(STATED PROBLEM A) Find every row that contains the string "vegetation" and copy each of those rows out in full. Case counts.

(PAGE TEXT)
* * * * *

6 cute pastel coloured sloths staring at their computer screens happy

Fine-tune & Run Gemma 3n

Jul 1, 2025 • By Daniel & Michael

Jul 1, 2025

• By Daniel & Michael

Gemma 3n are Google's new multimodal (text, vision & audio) models. Available in 2B and 4B sizes, Gemma 3n has a 32K context window, multilingual support and is now supported in Unsloth.

Fine-tune Gemma-3n-E2B for free using our Colab notebook.
Unsloth is the only framework that supports inference and training for Gemma 3n on f16 GPUs.
We uploaded all versions of Gemma 3n, including Dynamic GGUFs, 4-bit, and 16-bit versions, on Hugging Face here. Currently GGUFs only support text.
Read our detailed guide on How to Run & Fine-tune Gemma 3n here.

A big thank you to the Gemma team for their support! It was also wonderful meeting you all at our Gemma Developer Meetup with Google!

✨Gemma 3n Fixes

♾️Infinities and NaN gradients and activations

Gemma 3n, like Gemma 3, has issues running on FP16 GPUs (e.g., Tesla T4s in Colab). For Gemma 3, we found that activations exceed float16's maximum range of 65504. Gemma 3N removed the activation issue, but instead we still encountered infinities!

We instead plotted the absolute maximum weight entries for Gemma 3N, and we see the below:

We note that the green crosses are convolutional weights. You can see the magnitude is much larger than other weights. And if we inspect the activations, they go to infinity!

Below is a table for Conv2D weights which have large magnitudes. Essentially during a Conv2D operation, large weights multiply and sum together, and unluckily exceed float16's maximum range of 65504. Bfloat16 is fine, since it's maximum range is 10^38.

Name	Value
msfa.ffn.pw_proj.conv.weight	98.000000
blocks.2.21.attn.key.down_conv.weight	37.000000
blocks.2.32.pw_exp.conv.weight	34.750000
blocks.2.30.pw_exp.conv.weight	33.750000
blocks.2.34.pw_exp.conv.weight	33.750000

The solution is to upcast all Conv2D weights to float32 on float16 machines! But this uses more VRAM, so instead we use autocasting to on the fly upcast weights and input matrices to float32, and do accumulations in float32.

Unsloth is the only framework that enables Gemma 3n inference and training on float16 GPUs, so Colab Notebooks with free Tesla T4s work!

🏁Gradient Checkpointing issues

We found Gemma 3N's vision encoder is unique since it re-uses hidden states. This unfortunately limits the usage of gradient checkpointing, so memory usage is a bit more than usual.
However, we still managed to leverage Unsloth's automatic compiler to optimize Gemma 3N!

🦙 GGUF issues + fixes:

Thanks to discussions from from the Ollama team and also Nguyen from Hugging Face, there were 2 issues specifically for GGUFs:

1. The add_shared_kv_layers was accidentally encoded in float32 which is fine, but is slightly complicated to decode from Ollama's side - a simple change to uint32 solves the issue.

* * * * *

(DATASET RECORDS)
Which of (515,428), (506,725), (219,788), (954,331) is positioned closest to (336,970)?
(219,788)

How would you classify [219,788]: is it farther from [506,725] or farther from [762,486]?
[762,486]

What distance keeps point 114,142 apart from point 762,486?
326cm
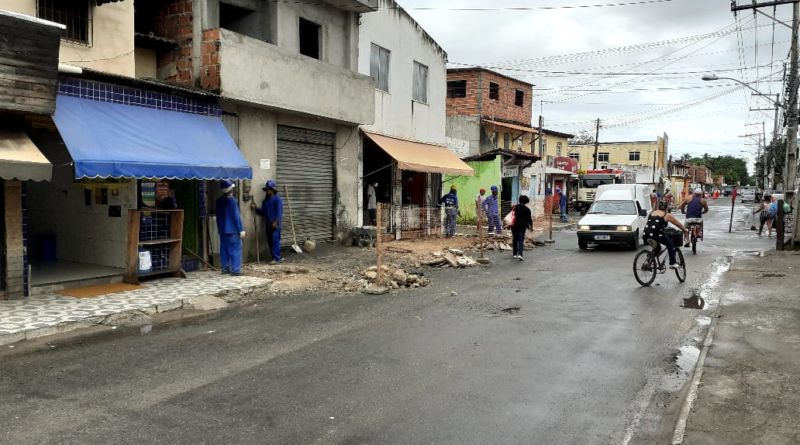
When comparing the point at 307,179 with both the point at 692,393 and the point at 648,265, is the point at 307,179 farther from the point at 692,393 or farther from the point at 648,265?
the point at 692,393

* * * * *

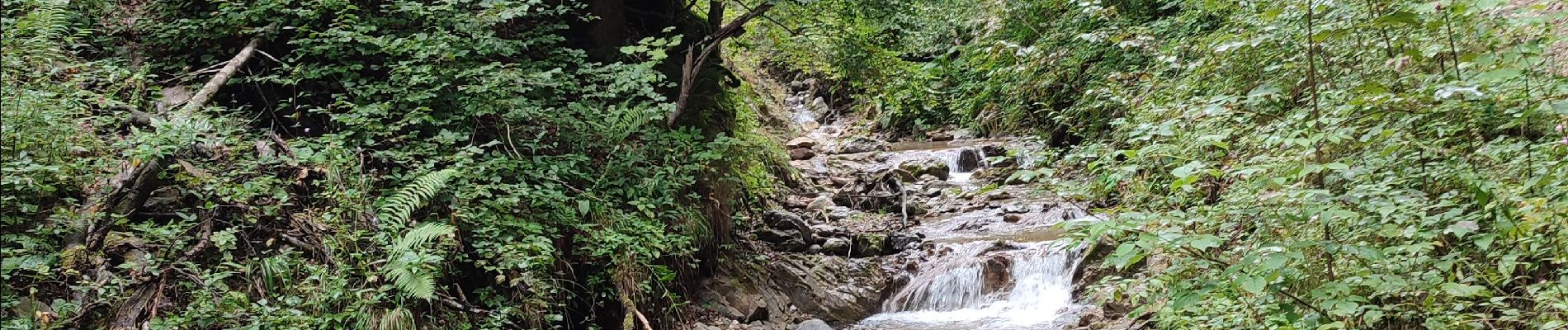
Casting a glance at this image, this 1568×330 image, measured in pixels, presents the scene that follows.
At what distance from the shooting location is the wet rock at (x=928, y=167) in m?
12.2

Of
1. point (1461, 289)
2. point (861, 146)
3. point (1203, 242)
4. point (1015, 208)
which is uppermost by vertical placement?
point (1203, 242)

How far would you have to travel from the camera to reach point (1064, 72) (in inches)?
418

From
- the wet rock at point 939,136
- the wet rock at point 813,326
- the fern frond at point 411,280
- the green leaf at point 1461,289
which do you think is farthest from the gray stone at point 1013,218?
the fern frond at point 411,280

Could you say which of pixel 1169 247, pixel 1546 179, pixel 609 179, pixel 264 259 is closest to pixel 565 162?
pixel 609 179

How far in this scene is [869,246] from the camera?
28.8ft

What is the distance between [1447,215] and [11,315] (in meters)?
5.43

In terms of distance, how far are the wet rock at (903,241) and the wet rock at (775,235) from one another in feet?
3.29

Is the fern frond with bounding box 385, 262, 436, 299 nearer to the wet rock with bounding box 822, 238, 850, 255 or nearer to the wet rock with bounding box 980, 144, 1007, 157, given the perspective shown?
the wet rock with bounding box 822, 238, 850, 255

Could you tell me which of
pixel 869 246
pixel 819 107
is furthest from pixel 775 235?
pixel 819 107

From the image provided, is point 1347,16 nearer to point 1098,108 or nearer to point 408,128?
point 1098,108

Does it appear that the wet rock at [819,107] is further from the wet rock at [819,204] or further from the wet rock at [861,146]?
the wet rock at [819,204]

* * * * *

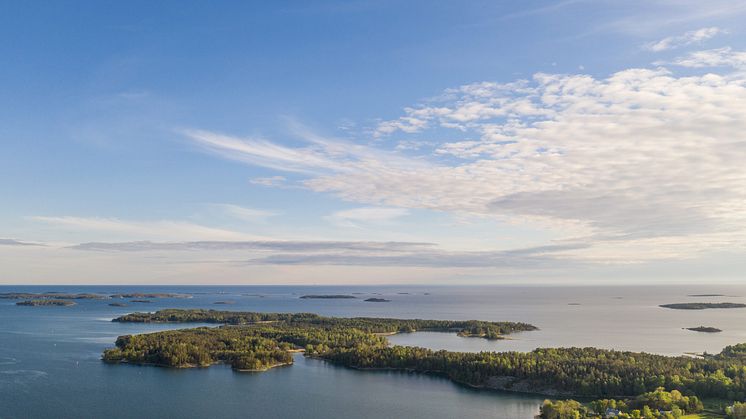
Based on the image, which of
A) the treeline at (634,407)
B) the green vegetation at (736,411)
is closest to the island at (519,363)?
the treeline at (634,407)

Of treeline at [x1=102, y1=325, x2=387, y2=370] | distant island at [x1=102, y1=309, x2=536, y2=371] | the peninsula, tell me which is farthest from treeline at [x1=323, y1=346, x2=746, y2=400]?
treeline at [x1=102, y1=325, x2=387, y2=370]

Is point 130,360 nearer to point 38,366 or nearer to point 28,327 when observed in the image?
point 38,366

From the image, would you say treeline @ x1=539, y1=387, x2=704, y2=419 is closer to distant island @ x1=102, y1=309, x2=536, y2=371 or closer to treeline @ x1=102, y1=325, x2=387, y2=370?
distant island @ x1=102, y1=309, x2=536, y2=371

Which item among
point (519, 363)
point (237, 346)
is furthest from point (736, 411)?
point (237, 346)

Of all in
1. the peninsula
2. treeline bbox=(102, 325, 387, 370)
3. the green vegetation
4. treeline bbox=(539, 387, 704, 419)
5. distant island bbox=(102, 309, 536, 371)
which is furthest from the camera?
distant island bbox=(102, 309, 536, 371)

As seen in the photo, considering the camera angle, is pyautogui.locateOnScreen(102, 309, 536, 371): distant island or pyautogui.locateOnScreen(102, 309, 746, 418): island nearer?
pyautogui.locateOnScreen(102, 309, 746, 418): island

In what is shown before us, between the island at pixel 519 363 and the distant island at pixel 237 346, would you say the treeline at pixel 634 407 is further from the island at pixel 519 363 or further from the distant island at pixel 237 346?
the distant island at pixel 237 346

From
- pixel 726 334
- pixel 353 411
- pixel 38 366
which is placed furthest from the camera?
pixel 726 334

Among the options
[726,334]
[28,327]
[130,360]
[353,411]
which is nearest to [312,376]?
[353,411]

* * * * *

(STATED PROBLEM B) Using the Gemma 3n page, mark each statement yes or no, and quote the exact words of the page that decide it. (i) GGUFs currently support both text and vision. (ii) The limit on gradient checkpointing comes from the vision encoder reusing hidden states. (iii) Upcasting all Conv2D weights to float32 uses less VRAM.

(TASK ANSWER A)
B) the green vegetation at (736,411)
3. the green vegetation

(TASK ANSWER B)
(i) No: "Currently GGUFs only support text."
(ii) Yes: "We found Gemma 3N's vision encoder is unique since it re-uses hidden states. This unfortunately limits the usage of gradient checkpointing"
(iii) No: "But this uses more VRAM"